Getting the PBcR help file

The PBcR help file is available by calling PBcR without arguments:

/path/to/PBcR/bin/PBcR

Executing PBcR using self-correction of PacBio reads

PBcR will attempt to use the new MHAP algorithm if performing self-correction of PacBio reads. This will result in a great reduction in execution time. The MHAP algorithm depends on Java version 1.8. Previously, there have been problems in loading this Java version on Abel - these issues now appear to be solved (i.e. Java version 1.8 should now be installed on the Abel frontend, the cluster itself and also on freebee). It is not possible to combine running the MHAP algorithm with loading the SMRT Analysis package (for instance in order to use the BLASR algorithm for assembly). This because SMRT Analysis implements its own Java environment using version 1.7; it would override the Java version 1.8 installed on Abel. Additionally, the self-correction pipeline needs access to the the Statistics/Descriptive.pm perl module.
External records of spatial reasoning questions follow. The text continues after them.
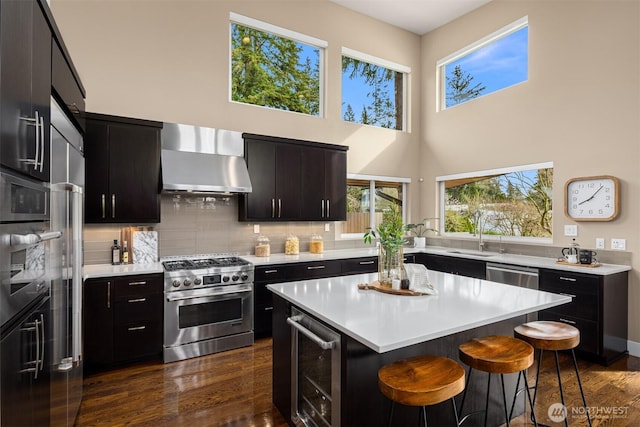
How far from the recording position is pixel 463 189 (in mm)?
5484

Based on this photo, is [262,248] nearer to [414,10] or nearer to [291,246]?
[291,246]

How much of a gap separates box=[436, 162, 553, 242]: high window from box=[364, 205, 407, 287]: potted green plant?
9.83 ft

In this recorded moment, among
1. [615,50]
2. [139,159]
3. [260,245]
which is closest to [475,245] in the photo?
[615,50]

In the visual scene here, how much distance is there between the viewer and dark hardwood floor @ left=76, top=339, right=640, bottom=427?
2412 millimetres

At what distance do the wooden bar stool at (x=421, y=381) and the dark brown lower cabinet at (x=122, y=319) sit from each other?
2.50m

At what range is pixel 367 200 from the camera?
18.7 feet

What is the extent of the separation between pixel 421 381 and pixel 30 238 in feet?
5.72

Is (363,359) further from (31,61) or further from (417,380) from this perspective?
(31,61)

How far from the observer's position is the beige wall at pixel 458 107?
144 inches

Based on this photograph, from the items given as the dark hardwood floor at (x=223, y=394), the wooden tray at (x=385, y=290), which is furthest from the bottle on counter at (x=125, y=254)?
the wooden tray at (x=385, y=290)

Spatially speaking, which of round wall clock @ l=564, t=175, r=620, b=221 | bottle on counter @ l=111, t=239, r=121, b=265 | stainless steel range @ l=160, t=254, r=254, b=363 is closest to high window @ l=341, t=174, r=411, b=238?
stainless steel range @ l=160, t=254, r=254, b=363

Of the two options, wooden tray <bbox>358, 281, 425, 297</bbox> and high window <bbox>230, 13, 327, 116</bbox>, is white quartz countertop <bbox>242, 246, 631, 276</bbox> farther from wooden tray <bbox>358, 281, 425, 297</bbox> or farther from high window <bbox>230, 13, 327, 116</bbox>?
high window <bbox>230, 13, 327, 116</bbox>

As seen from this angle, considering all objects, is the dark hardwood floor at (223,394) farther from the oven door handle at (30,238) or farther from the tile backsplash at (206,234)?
the oven door handle at (30,238)

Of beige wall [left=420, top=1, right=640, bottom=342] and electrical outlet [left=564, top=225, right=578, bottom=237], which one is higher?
beige wall [left=420, top=1, right=640, bottom=342]
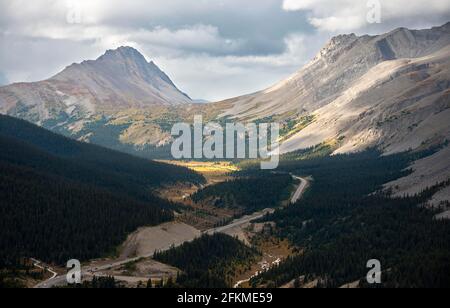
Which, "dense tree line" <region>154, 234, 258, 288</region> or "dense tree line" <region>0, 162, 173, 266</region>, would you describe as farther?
"dense tree line" <region>0, 162, 173, 266</region>

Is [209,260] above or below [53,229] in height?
below

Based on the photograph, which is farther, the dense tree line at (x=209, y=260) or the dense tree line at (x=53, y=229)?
the dense tree line at (x=53, y=229)

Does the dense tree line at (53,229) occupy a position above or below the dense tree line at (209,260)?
above

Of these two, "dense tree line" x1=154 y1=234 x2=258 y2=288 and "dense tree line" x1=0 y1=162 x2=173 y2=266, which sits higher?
"dense tree line" x1=0 y1=162 x2=173 y2=266

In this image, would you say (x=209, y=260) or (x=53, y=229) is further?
(x=53, y=229)

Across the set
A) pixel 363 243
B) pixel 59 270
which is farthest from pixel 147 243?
pixel 363 243

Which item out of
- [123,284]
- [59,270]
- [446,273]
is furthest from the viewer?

This is accessable if loading the appropriate module (perlmodules) before running PBcR. Thus the following will perform self-correction and assembly of PacBio reads on Abel:

mkdir outfolder

cd outfolder

module load perlmodules

PBcR/wgs-8.3rc1/Linux-amd64/bin/PBcR -length 500 -partitions 200 -l libraryname -s /path/to/specfile.spec -fastq /path/to/pacbio.filtered_subreads.fastq genomeSize=50000 > PBcR_logfile.txt 2>&1

The above will execute PBcR, while writing its output to a log file (PBcR_logfile.txt). The "2>&1" command at the end directs both the standard output and error output to the log file.

The MHAP read correction algorithm needs a lot of memory. 32GB of memory in general should be sufficient to index 20.000 sequences (see here).

Executing PBcR using Illumina read correction

This example assumes that an appropriate specification (*.spec) file has been created, that the PacBio reads are formatted as a fastq file  and that Illumina reads are present, wrapped up in a fragment (*.frg) file (for details see here):

mkdir outputDir cd outputDir

module load smrtanalysis/2.3.0

/path/to/PBcR/bin/PBcR -length 500 -partitions 200 -l lambdaIll -s /path/to/specfile.spec -fastq /path/to/pacbio.filtered_subreads.fastq genomeSize=50000 /path/to/illumina.frg > PBcR_logfile.txt 2>&1

The above will execute PBcR, while writing its output to a log file (PBcR_logfile.txt). The "2>&1" command at the end directs both the standard output and error output to the log file.